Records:

BEGIN

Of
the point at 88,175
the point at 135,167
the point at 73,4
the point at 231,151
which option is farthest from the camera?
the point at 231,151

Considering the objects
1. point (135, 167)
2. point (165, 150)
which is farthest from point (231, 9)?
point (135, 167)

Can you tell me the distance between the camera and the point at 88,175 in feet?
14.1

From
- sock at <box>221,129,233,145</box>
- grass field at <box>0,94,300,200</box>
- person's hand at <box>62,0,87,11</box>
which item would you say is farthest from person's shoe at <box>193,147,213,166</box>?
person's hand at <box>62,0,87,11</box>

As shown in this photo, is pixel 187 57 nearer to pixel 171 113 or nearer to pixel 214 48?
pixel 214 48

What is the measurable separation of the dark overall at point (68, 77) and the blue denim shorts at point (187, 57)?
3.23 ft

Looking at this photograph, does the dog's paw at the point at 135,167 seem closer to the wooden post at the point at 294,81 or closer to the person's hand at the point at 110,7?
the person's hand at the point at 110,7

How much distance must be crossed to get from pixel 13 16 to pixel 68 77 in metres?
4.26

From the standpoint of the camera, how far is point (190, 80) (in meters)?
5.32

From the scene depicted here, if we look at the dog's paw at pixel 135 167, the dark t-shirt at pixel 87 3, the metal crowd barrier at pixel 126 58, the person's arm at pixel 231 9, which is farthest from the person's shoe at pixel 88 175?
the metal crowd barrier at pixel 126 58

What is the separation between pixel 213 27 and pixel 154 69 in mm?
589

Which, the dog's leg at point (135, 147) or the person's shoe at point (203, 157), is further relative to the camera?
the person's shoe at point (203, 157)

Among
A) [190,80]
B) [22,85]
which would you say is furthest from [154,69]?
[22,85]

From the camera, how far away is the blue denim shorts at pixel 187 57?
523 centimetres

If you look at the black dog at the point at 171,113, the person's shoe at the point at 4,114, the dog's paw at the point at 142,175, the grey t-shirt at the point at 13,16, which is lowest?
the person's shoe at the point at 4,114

END

## What this task involves:
Please swap "farthest" for "most distant" everywhere it occurs in the lines above, and leave everything else unchanged.

## Task answer:
Of
the point at 88,175
the point at 135,167
the point at 73,4
the point at 231,151
which option is most distant from the camera?
the point at 231,151

Considering the objects
1. point (135, 167)
2. point (165, 150)
which is most distant from point (231, 9)?
point (135, 167)

Can you tell me the distance between the camera and the point at 88,175 in feet?
14.1

From
- sock at <box>221,129,233,145</box>
- grass field at <box>0,94,300,200</box>
- person's hand at <box>62,0,87,11</box>
which item would you say is most distant from person's shoe at <box>193,147,213,166</box>?
person's hand at <box>62,0,87,11</box>

As shown in this photo, is pixel 187 57 nearer to pixel 171 113 or nearer to pixel 214 48?
pixel 214 48

What is the measurable separation of the dark overall at point (68, 77) and the blue denim shorts at point (187, 57)?
3.23 ft

Looking at this photograph, does the dog's paw at the point at 135,167 seem closer to the wooden post at the point at 294,81 or closer to the person's hand at the point at 110,7?
the person's hand at the point at 110,7

How much distance must be crossed to get from pixel 13 16 to pixel 68 77 in metres?
4.26

From the standpoint of the camera, how far is point (190, 80) (in meters)?
5.32

From the scene depicted here, if we look at the dog's paw at pixel 135 167, the dark t-shirt at pixel 87 3, the metal crowd barrier at pixel 126 58, the person's arm at pixel 231 9, which is most distant from the person's shoe at pixel 88 175?
the metal crowd barrier at pixel 126 58

What is the separation between pixel 213 27 and pixel 154 69 in mm?
589

Which, the dog's leg at point (135, 147) or the person's shoe at point (203, 157), is further relative to the camera?
the person's shoe at point (203, 157)

Among
A) [190,80]
B) [22,85]
which would you say is furthest from [154,69]?
[22,85]

From the camera, how far away is the blue denim shorts at pixel 187 57?
523 centimetres

If you look at the black dog at the point at 171,113, the person's shoe at the point at 4,114, the dog's paw at the point at 142,175, the grey t-shirt at the point at 13,16, which is lowest?
the person's shoe at the point at 4,114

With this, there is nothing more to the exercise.